I'm scared.
Of a lot of things.
When people ask me what I'm most afraid of, I always answer the same: monkeys and outhouses.
And on a surface level, that's very true. I am actually very afraid of monkeys, and I am very, very afraid of outhouses. I would argue that I have good reason for both of these insane fears. For one, I was attacked by a monkey at a California zoo as a baby. A small monkey bolted over to my stroller, where it proceeded to head butt me and steal my bottle right from my hands.
Yes, that really did happen.
Then when I was 19, I had an incident in an outhouse that involved a pitch dark night and a stranger's poop. At the end of the story, I rode home in my friend's truck, naked and wrapped in a blanket, after shedding all of my clothes on the side of the highway. Needless to say, I now only use outhouses in the broad daylight, I don't shut the door and therefore make someone stand guard outside, and if there is any (and I do mean any) other place to pee, I use it.
Yes, that also really did happen.
People who don't know me well, get that answer. I'm afraid of monkeys and outhouses. And they move forward, not knowing me, thinking that I have two ridiculous stories ending in entertaining fears, and I move forward, letting them think that that's it.
But then there are the people who take the time to know me for real, who know what I am really scared of.
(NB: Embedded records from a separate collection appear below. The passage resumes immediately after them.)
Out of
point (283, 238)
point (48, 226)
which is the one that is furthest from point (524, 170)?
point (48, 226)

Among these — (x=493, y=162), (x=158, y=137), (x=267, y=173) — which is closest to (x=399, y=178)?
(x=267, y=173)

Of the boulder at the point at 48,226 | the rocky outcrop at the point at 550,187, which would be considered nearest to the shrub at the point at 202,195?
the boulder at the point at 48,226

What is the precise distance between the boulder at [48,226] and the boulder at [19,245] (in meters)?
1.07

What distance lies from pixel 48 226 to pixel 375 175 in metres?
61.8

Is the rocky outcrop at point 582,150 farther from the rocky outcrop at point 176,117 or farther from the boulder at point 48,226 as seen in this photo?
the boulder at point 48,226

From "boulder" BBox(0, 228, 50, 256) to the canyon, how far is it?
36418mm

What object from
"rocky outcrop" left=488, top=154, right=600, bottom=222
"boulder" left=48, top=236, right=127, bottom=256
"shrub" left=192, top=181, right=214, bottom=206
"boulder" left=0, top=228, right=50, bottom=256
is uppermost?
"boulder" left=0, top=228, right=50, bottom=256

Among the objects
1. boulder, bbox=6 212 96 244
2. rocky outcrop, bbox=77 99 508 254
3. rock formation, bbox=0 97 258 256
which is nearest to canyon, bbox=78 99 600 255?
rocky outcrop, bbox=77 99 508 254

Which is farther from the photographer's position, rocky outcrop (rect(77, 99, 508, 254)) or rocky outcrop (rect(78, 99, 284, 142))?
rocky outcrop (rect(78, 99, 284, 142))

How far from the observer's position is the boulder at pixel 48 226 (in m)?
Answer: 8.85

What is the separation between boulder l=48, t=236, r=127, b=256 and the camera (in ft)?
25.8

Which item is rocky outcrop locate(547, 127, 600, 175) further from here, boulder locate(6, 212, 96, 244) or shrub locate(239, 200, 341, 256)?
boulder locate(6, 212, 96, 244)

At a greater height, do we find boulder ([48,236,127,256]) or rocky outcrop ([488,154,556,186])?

The people who have sat with me and a bottle of wine for hours, the people who have invested in me, the people who have been by my side when I've needed them; these are the people who know that my fears go beyond monkeys and outhouses. These are the people who know I am afraid of losing control and of letting someone all the way in.
Those are my real fears, the ones that really give me a run for my money.
I'm afraid of losing control. I talk to my therapist about this one twice a month, on average, more often when I am dealing with a lot of change at once. I have come far enough to recognize it, to feel what triggers it, and to be aware of it...and also to sometimes have a laugh at myself for it. As an example, I recently decided to get a roommate, and I rented half my apartment to a girl who was moving out of her parents' house for the first time. This was ideal for me, because I have furniture and appliances and dishes and decor...and she doesn't. So essentially, our apartment is furnished with my stuff, with the obvious exception of her bedroom. Recently, she acquired a chair. A chair that sits at the dining room table. So, as anyone else would, she put her new chair out in the dining room, and now we have three chairs at the table - two that I bought with the table, that match...and one random one that doesn't. And this chair has become my nemesis. When I am doing dishes, I stare at it. It bothers me. Not because it's ugly, but because it bothers me that someone else's stuff is in my dining room. Now, mind you this person pays rent, is a legal lease holder on our shared apartment, and has every right to buy a chair and put it wherever she wants. And I'm not mad about it by any means; it just bugs me when I think about it. Because really, I just don't want anyone else to have any control over my life, and somehow this damn chair seems to trigger a time in my life where someone else was controlling my entire existence.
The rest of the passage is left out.